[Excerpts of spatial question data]
#####

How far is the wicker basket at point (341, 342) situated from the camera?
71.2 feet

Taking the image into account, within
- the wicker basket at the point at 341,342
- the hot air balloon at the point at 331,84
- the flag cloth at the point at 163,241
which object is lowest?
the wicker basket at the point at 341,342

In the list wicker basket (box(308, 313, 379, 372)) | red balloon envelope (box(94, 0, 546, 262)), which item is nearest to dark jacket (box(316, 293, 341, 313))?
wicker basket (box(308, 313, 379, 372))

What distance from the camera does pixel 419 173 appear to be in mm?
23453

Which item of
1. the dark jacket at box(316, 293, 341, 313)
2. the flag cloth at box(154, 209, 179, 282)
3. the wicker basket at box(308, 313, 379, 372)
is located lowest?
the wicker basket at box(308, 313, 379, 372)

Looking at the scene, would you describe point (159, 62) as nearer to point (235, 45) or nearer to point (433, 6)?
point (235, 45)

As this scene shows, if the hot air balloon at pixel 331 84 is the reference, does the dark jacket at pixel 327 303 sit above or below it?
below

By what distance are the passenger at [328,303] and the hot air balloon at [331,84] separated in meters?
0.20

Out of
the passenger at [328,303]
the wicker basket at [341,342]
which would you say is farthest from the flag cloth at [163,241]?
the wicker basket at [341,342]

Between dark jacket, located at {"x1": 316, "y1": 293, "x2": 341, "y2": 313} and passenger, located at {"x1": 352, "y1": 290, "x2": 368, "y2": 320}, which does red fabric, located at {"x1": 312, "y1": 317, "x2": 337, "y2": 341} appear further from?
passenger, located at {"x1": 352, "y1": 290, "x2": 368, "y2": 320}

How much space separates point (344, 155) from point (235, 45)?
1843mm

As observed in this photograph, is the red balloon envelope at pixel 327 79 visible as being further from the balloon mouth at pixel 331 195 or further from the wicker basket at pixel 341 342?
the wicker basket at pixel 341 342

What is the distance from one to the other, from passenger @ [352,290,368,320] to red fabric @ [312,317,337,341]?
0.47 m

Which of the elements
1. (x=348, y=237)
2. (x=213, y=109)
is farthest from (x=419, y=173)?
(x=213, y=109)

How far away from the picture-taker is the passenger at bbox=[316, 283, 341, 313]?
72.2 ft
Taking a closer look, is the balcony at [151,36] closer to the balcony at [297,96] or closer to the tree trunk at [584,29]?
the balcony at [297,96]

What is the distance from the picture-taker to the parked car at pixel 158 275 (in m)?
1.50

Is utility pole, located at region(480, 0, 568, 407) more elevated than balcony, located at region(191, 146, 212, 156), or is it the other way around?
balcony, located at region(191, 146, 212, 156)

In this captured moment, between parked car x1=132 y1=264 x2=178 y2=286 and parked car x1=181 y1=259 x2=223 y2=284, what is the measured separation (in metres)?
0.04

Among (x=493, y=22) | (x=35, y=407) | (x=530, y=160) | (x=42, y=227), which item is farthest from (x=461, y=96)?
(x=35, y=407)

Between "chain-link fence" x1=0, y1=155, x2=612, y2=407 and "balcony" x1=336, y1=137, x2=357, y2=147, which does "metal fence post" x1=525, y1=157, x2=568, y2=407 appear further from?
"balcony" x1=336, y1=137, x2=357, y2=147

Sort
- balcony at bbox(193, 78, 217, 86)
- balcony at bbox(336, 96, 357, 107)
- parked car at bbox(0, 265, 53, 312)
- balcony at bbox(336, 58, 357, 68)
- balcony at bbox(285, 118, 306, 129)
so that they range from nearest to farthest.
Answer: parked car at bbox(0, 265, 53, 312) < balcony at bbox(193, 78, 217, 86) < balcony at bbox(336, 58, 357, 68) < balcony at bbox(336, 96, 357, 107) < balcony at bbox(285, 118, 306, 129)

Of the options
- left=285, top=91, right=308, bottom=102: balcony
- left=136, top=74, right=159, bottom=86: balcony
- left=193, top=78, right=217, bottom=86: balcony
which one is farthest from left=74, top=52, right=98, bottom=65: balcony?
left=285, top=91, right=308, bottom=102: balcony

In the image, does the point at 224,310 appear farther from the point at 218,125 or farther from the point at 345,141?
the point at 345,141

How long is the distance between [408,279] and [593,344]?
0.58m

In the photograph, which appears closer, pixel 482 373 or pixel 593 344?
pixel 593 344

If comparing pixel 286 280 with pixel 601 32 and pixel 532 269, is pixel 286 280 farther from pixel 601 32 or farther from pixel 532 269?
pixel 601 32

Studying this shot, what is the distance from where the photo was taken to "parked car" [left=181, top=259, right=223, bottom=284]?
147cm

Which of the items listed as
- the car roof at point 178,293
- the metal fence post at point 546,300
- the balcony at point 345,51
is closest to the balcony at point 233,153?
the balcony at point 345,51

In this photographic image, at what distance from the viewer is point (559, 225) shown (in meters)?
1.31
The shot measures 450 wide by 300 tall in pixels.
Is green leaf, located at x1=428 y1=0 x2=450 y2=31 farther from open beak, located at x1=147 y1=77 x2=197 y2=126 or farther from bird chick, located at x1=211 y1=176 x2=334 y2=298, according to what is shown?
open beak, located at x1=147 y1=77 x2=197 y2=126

#####

_The task_
Reproduce all the data word for word.

_Task answer_
How far is the wicker basket at point (341, 342) situated from the camera?
71.2 feet

Taking the image into account, within
- the wicker basket at the point at 341,342
- the hot air balloon at the point at 331,84
- the flag cloth at the point at 163,241
which object is lowest?
the wicker basket at the point at 341,342

In the list wicker basket (box(308, 313, 379, 372)) | red balloon envelope (box(94, 0, 546, 262)), which item is nearest to dark jacket (box(316, 293, 341, 313))?
wicker basket (box(308, 313, 379, 372))

What distance from the camera does pixel 419 173 appear to be in mm?
23453

Which item of
1. the dark jacket at box(316, 293, 341, 313)
2. the flag cloth at box(154, 209, 179, 282)
3. the wicker basket at box(308, 313, 379, 372)
is located lowest?
the wicker basket at box(308, 313, 379, 372)

Looking at the scene, would you describe point (159, 62) as nearer to point (235, 45) or nearer to point (433, 6)?
point (235, 45)

As this scene shows, if the hot air balloon at pixel 331 84 is the reference, does the dark jacket at pixel 327 303 sit above or below it?
below

By what distance are the passenger at [328,303] and the hot air balloon at [331,84] separated in meters?
0.20

Out of
the passenger at [328,303]
the wicker basket at [341,342]
which would you say is farthest from the flag cloth at [163,241]?
the wicker basket at [341,342]

Between dark jacket, located at {"x1": 316, "y1": 293, "x2": 341, "y2": 313} and passenger, located at {"x1": 352, "y1": 290, "x2": 368, "y2": 320}, which does red fabric, located at {"x1": 312, "y1": 317, "x2": 337, "y2": 341} appear further from?
passenger, located at {"x1": 352, "y1": 290, "x2": 368, "y2": 320}

How much space separates point (344, 155) from point (235, 45)?
1843mm

As observed in this photograph, is the red balloon envelope at pixel 327 79 visible as being further from the balloon mouth at pixel 331 195 or further from the wicker basket at pixel 341 342?
the wicker basket at pixel 341 342

What is the distance from one to the other, from passenger @ [352,290,368,320] to red fabric @ [312,317,337,341]?
0.47 m

Which of the elements
1. (x=348, y=237)
2. (x=213, y=109)
is farthest from (x=419, y=173)?
(x=213, y=109)

How far away from the picture-taker is the passenger at bbox=[316, 283, 341, 313]?
72.2 ft
Taking a closer look, is the balcony at [151,36] closer to the balcony at [297,96] or closer to the tree trunk at [584,29]?
the balcony at [297,96]

What is the distance from the picture-taker to the parked car at pixel 158 275 (in m)?
1.50

Is utility pole, located at region(480, 0, 568, 407) more elevated than balcony, located at region(191, 146, 212, 156), or is it the other way around?
balcony, located at region(191, 146, 212, 156)

In this captured moment, between parked car x1=132 y1=264 x2=178 y2=286 and parked car x1=181 y1=259 x2=223 y2=284, what is the measured separation (in metres)?
0.04

Among (x=493, y=22) | (x=35, y=407) | (x=530, y=160) | (x=42, y=227), which item is farthest from (x=461, y=96)?
(x=35, y=407)

Between "chain-link fence" x1=0, y1=155, x2=612, y2=407 and "balcony" x1=336, y1=137, x2=357, y2=147, which does "metal fence post" x1=525, y1=157, x2=568, y2=407 appear further from?
"balcony" x1=336, y1=137, x2=357, y2=147

Sort
- balcony at bbox(193, 78, 217, 86)
- balcony at bbox(336, 96, 357, 107)
- parked car at bbox(0, 265, 53, 312)
- balcony at bbox(336, 58, 357, 68)
- balcony at bbox(285, 118, 306, 129)
so that they range from nearest to farthest.
Answer: parked car at bbox(0, 265, 53, 312) < balcony at bbox(193, 78, 217, 86) < balcony at bbox(336, 58, 357, 68) < balcony at bbox(336, 96, 357, 107) < balcony at bbox(285, 118, 306, 129)

Of the options
- left=285, top=91, right=308, bottom=102: balcony
- left=136, top=74, right=159, bottom=86: balcony
- left=193, top=78, right=217, bottom=86: balcony
which one is farthest from left=74, top=52, right=98, bottom=65: balcony?
left=285, top=91, right=308, bottom=102: balcony

In the image, does the point at 224,310 appear farther from the point at 218,125 or farther from the point at 345,141?
the point at 345,141

How long is the distance between [408,279] and [593,344]?
0.58m

In the photograph, which appears closer, pixel 482 373 or pixel 593 344?
pixel 593 344

If comparing pixel 286 280 with pixel 601 32 and pixel 532 269, is pixel 286 280 farther from pixel 601 32 or farther from pixel 532 269?
pixel 601 32

Studying this shot, what is the distance from where the photo was taken to "parked car" [left=181, top=259, right=223, bottom=284]?
147cm

Which of the items listed as
- the car roof at point 178,293
- the metal fence post at point 546,300
- the balcony at point 345,51
is closest to the balcony at point 233,153?
the balcony at point 345,51

In this photographic image, at what distance from the viewer is point (559, 225) shown (in meters)?
1.31
The shot measures 450 wide by 300 tall in pixels.
Is green leaf, located at x1=428 y1=0 x2=450 y2=31 farther from open beak, located at x1=147 y1=77 x2=197 y2=126 or farther from bird chick, located at x1=211 y1=176 x2=334 y2=298, according to what is shown?
open beak, located at x1=147 y1=77 x2=197 y2=126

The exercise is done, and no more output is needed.